> EXERCISE AIM: Continue the opinion column below on South Carolina's public records law and the sealing of autopsy and toxicology reports, starting right after its final sentence.

:: DOCUMENT EXTRACT ::

Cindi Ross Scoppe

Dead men don’t tell tales, and in SC, neither do their blood tests

WHEN A CORONER announced earlier this year that a USC Upstate student was drunk when he crashed and killed himself and three fellow student athletes, it felt like a little bit of sanity had been restored to our state’s public records law. After all, Spartanburg County Coroner Rusty Clevenger received an opinion from the attorney general blessing his release of the information.

But a closer look at that opinion reveals the law is just as crazy as it has been since the state Supreme Court ruled in 2014 that an autopsy is a “medical record” and therefore cannot be released to the public. Pause. Think about that for a moment.

In fact, things might be even more nonsensical than most of us had imagined: The opinion concludes that the court probably considers not just autopsies but even toxicology reports on dead people to be medical records.

An attorney general’s opinion isn’t supposed to argue one side or the other. It’s supposed to predict how our Supreme Court would rule, and to read this one is to be slapped in the face, over and over, by just how absurd the court made the Freedom of Information Act. And then it is to be punched in the gut by the Legislature’s refusal to overturn the court’s strained interpretation of the law — even though the court practically begged lawmakers to do that.

The attorney general’s opinion predicts that the court wouldn’t even let a coroner release a toxicology report he orders on a dead person, but it concludes that he could tell people the report showed the deceased was drunk. That’s troubling, because it invites a coroner to lie, since no one can check behind him.

It also raises this worrisome question: If a blood-alcohol test on a dead driver is a medical record, then how can a blood-alcohol test on a living driver not be one too?

Maybe you don’t mind if you never get to see the results of a DUI test. After all, a court declaration that blood-alcohol tests are private medical records probably wouldn’t affect DUI cases, since judges can give prosecutors and defense attorneys access to all sorts of private records.

So here’s where we need to remind ourselves of how we got to this point, because even if we don’t end up with a court order that transforms DUI tests into private medical records, the court-written law is still dangerous.

:::
:: DATASET ::

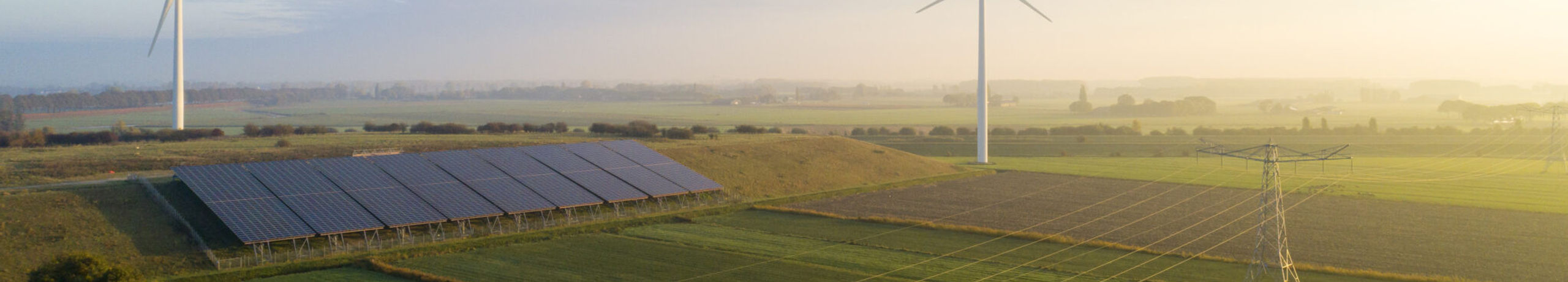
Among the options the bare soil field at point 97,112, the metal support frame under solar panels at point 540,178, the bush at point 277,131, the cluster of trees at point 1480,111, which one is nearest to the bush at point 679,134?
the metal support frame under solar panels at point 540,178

:::
:: DATASET ::

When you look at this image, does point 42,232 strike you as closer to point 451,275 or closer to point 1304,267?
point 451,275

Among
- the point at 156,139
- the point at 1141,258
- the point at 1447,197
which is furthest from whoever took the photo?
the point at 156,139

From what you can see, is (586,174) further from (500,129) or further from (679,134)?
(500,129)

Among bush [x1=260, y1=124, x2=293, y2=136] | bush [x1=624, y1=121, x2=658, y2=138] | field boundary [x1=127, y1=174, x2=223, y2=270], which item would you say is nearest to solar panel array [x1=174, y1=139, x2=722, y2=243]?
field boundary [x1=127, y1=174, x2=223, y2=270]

:::

> EXERCISE ANSWER:
The decision involved a 2012 case in which Sumter police said they killed a man who shot first at them. The coroner refused to release the autopsy, but SLED gave a copy to The Item of Sumter, which reported that the man was shot twice in the back and twice in the head and had no gunshot residue on his hands. That obviously raises questions about whether the shooting was justified — questions that would not have been raised had the autopsy remained secret.

The ruling didn’t simply say that officials don’t have to release autopsies; it said it was illegal to do so. So if there’s no video, when police claim self-defense for a shooting and the coroner doesn’t challenge them, we’ll never know whether it really was justified. Fortunately, police and coroners are usually truthful; but they aren’t always, and even honest people can make bad judgment calls.

Those bad judgment calls aren’t confined to police shootings. A coroner can reach an incorrect conclusion in any sort of death — a child who suddenly stopped breathing, for instance, or a healthy adult who died alone at home. It just makes sense for someone to be able to look over the coroner’s shoulder, as the public can do in about half the states.

The reason the public can see autopsy reports in other states is that there is nothing inherently “private” about them. It’s up to legislatures to decide whether autopsies are private. In its 2014 decision, our Supreme Court said that since the Legislature had not written a definition of “medical records” into state privacy laws, it had to come up with a definition itself, and the one it came up with covered autopsies.

I think that definition is divorced from reality, but when a court has to write definitions and gets them wrong, the fault is not primarily with the court; it’s with the Legislature. Lawmakers should have written their own definition before that order. A year and a half after the order, it has become not just negligent but derelict in not doing so.

Early last year, the Senate quickly passed S.10, a bill by Judiciary Chairman Larry Martin to make all but a few truly private details in autopsies public. For the 14 months since then, the House has ignored that bill. With the specter of that toxicology-report exemption in mind, it might be worth making the bill a little broader.

But broadened or not, the House needs to pass that bill, to replace the court-written law we have lived under for going on two years now.